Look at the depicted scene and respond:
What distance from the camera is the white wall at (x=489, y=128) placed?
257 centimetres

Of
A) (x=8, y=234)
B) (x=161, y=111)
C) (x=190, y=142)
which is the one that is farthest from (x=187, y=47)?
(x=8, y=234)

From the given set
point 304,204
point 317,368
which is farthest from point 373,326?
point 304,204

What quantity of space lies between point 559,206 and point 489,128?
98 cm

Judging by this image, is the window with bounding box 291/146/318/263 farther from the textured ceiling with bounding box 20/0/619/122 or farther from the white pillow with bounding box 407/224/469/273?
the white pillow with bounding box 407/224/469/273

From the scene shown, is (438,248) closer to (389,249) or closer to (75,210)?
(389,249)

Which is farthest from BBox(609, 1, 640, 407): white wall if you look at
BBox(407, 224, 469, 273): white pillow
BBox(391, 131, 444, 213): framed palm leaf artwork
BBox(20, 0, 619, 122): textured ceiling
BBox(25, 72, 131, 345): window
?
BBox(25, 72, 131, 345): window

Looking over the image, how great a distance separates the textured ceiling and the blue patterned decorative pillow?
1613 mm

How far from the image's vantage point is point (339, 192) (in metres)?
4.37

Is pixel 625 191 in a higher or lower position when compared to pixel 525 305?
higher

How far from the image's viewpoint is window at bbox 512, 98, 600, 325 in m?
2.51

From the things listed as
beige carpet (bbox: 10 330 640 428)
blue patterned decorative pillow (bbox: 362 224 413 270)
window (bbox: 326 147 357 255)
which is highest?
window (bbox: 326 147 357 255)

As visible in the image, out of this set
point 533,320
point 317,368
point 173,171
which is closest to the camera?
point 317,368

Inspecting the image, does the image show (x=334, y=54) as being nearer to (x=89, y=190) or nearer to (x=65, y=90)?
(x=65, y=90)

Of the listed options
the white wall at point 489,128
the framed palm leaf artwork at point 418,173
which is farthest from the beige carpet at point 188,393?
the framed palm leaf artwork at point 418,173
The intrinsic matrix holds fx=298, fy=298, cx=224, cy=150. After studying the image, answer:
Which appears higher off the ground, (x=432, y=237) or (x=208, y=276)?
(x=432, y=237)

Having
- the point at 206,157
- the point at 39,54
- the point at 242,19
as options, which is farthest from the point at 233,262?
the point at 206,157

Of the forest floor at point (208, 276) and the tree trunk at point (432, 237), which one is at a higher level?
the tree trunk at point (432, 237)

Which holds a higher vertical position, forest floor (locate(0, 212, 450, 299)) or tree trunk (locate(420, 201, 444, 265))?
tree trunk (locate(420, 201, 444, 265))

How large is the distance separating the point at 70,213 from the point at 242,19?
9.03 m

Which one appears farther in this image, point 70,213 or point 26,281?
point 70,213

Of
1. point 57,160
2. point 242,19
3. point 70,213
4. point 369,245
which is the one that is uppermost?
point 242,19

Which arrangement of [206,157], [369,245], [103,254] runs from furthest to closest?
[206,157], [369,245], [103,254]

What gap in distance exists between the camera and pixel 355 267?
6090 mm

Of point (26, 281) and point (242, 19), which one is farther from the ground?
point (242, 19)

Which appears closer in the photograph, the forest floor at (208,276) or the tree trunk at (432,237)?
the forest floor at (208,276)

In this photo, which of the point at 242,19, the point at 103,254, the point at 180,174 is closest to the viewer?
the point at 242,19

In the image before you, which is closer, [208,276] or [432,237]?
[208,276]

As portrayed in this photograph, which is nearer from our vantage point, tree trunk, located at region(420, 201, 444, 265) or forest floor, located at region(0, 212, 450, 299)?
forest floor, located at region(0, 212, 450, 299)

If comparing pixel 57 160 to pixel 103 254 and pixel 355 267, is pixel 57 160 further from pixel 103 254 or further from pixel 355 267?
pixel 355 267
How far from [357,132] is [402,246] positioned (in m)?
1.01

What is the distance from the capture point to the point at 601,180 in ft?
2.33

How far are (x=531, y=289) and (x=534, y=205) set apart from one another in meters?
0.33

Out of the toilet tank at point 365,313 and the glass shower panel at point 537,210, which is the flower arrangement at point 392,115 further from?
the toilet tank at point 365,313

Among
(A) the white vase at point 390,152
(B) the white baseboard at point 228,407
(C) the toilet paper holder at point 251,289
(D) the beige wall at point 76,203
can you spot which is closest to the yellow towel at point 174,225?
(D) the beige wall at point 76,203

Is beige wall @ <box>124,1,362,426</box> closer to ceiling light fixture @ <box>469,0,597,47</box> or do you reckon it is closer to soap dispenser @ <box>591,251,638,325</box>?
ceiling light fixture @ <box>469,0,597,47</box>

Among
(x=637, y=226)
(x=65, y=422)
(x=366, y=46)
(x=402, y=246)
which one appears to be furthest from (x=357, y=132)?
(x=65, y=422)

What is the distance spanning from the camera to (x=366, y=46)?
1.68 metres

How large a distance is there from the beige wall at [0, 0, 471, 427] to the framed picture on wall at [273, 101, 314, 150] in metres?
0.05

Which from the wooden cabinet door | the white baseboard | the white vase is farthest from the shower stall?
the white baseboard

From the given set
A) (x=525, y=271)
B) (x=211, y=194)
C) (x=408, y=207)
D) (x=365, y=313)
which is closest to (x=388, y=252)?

============

• _AIM_
Set down verbatim the lines of the records above, beginning with the line that contains "What is the distance spanning" and continuing through the end of the records.

• _RESPONSE BELOW_
What is the distance spanning from the camera to (x=366, y=46)?
1.68 metres

How large a distance is there from the beige wall at [0, 0, 471, 427] to the framed picture on wall at [273, 101, 314, 150] in metres?
0.05

Which from the wooden cabinet door | the white baseboard | the white vase is farthest from the shower stall?
the white baseboard

From the given set
A) (x=525, y=271)
B) (x=211, y=194)
C) (x=408, y=207)
D) (x=365, y=313)
which is closest to (x=388, y=252)?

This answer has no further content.